## Text segment
----------
2 weeks in China – Frustration, Friendship and Flying
Home at last, my flight arrived on time at Heathrow this morning and by 6:45 am I was at my parents having a cup of coffee. I got back to Birmingham around 9:30 and have been doing my washing and relaxing since then – what a contrast to the last 2 weeks.
My last post was rather brief as, if you recall, I left my power adaptor in Chongqing and my batteries were flagging. So, let me fill in some of the details.
Thursday (8th March), Shanghai: Since my last visit over 7 years ago like all cities in China (especially the first tier ones) it has grown, upwards. Before, there was just the Pearl Tower – a futuristic looking TV tower with a large sphere like structure half way up – think Flash Gordon and you’ve got it. Anyway, when I last saw it, it was sitting on its own on the East bank of the Huangpo river. Now it is just one of many in the Pudong district, a huge area that strectches to the sea around 30km to the East of downtown.
----------
## Exercise set
**1.** According to the China travel post, where was the power adaptor left behind?
**2.** Resume the China travel post after its final sentence and carry the account forward.

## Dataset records
----------
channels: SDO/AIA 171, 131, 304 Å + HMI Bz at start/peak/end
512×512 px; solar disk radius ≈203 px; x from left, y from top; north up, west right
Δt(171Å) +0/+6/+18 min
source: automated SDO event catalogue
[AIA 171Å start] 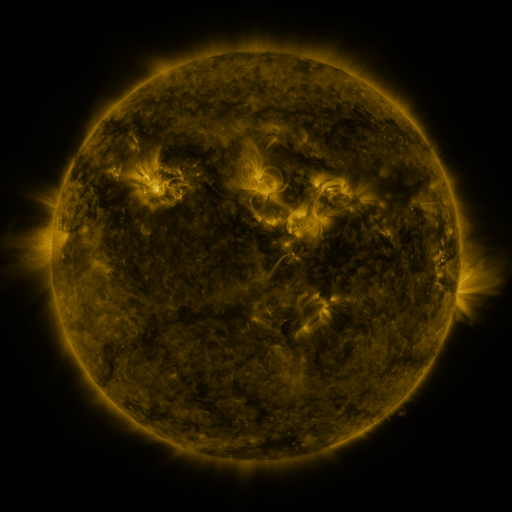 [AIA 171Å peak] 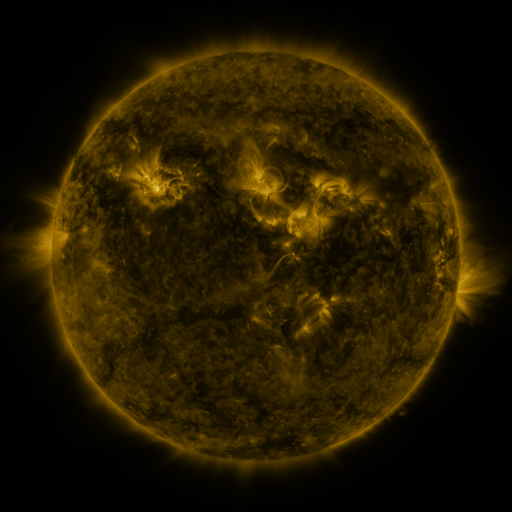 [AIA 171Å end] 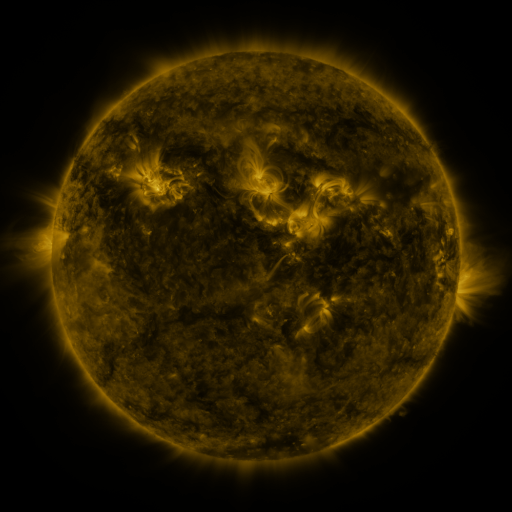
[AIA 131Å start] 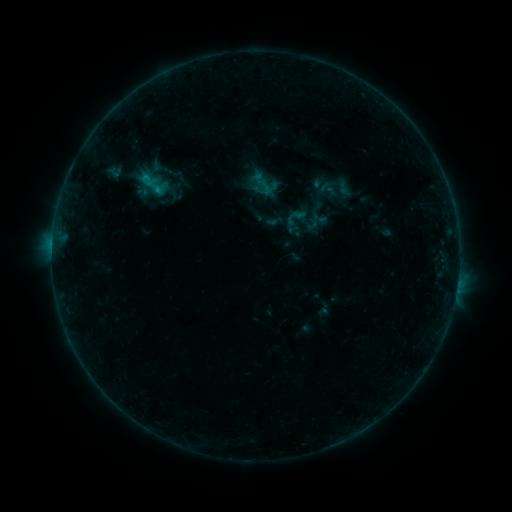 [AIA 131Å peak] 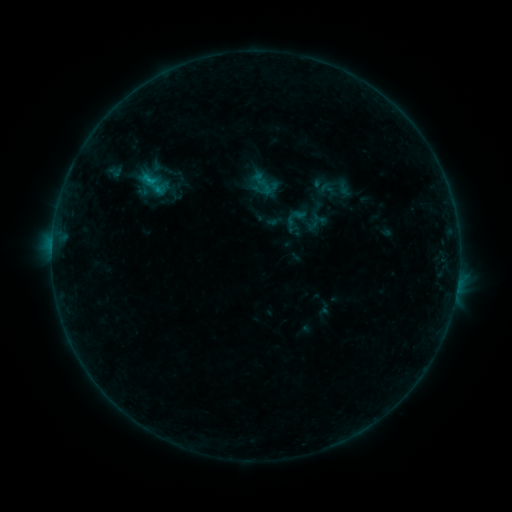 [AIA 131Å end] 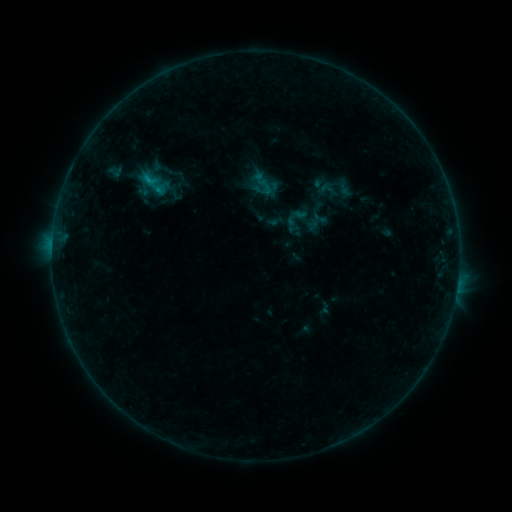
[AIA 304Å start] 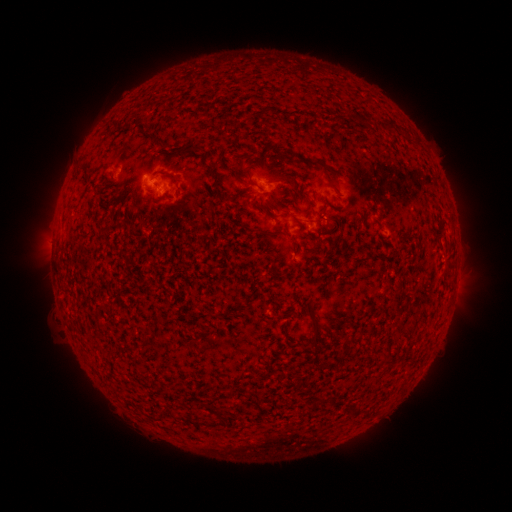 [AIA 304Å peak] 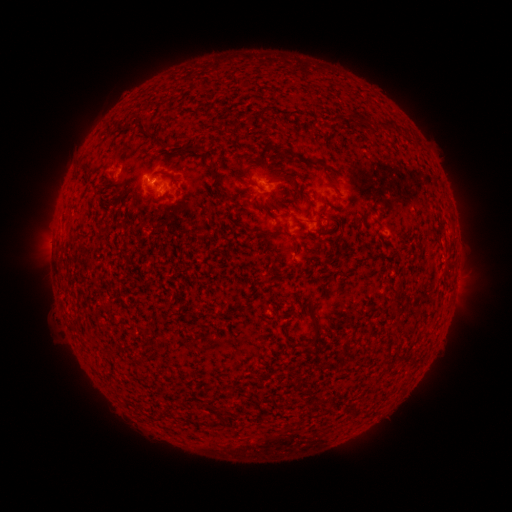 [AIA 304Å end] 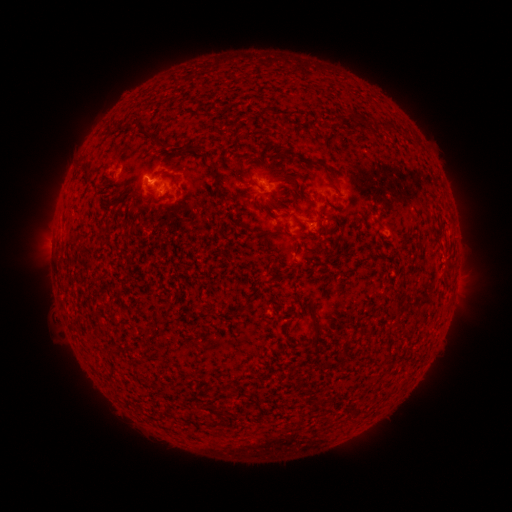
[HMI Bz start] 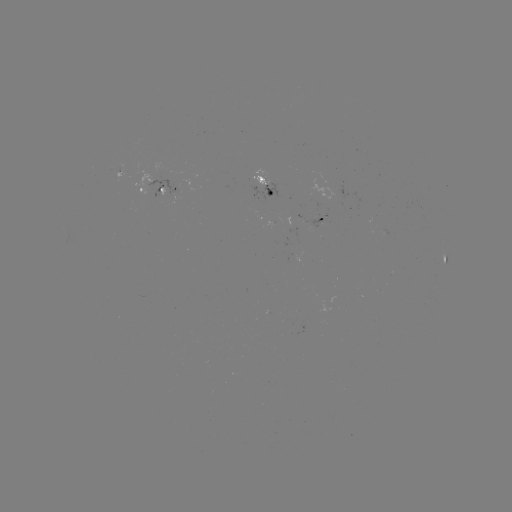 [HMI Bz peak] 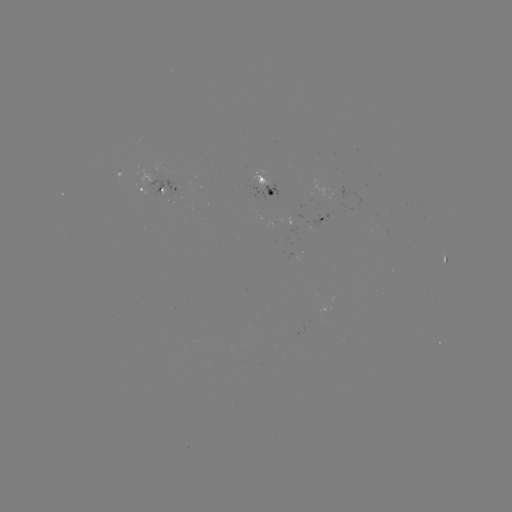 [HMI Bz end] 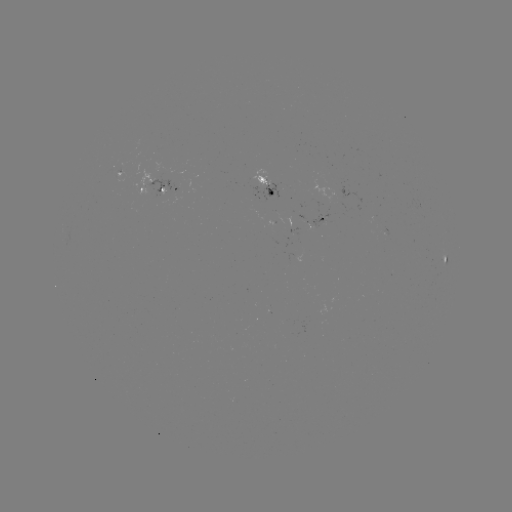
----------
## Outputs by task
**1.** In Chongqing.

**2.**
As I mentioned previously I was given a tour in the morning, and lunch in the YuYuan old town area which, rather disappointingly in some ways, is actually a facade: behind the carved wooden exteriors lie buildings of steel reinforced concrete – you could blame the Japanese but it didn’t have to be reconstructed in this manner. In the afternoon we visited some agents, the best of which was a guy called Colin who actually has offices in the UK. Nice bloke but we turned down his offer of a meal and ate instead in the trendy Xintiandi district. Now, normally I hate the fat on meat and like a pansy have always cut it off, much to my mothers dismay. I hope she is not reading this because Grandma’s Braised Pork Stew was fantastic and the fat, of which there was a lot, was firm, almost rubbery but absolutely delicious. We grabbed a cab back to the hotel afterwards, the female driver was listening to rock music, was small and dressed in a way that made me think of Blade Runner. In fact, Shanghai conjours up many images of Blade Runner in my mind; at night the roof details of the many skyscrapers are really futuristic.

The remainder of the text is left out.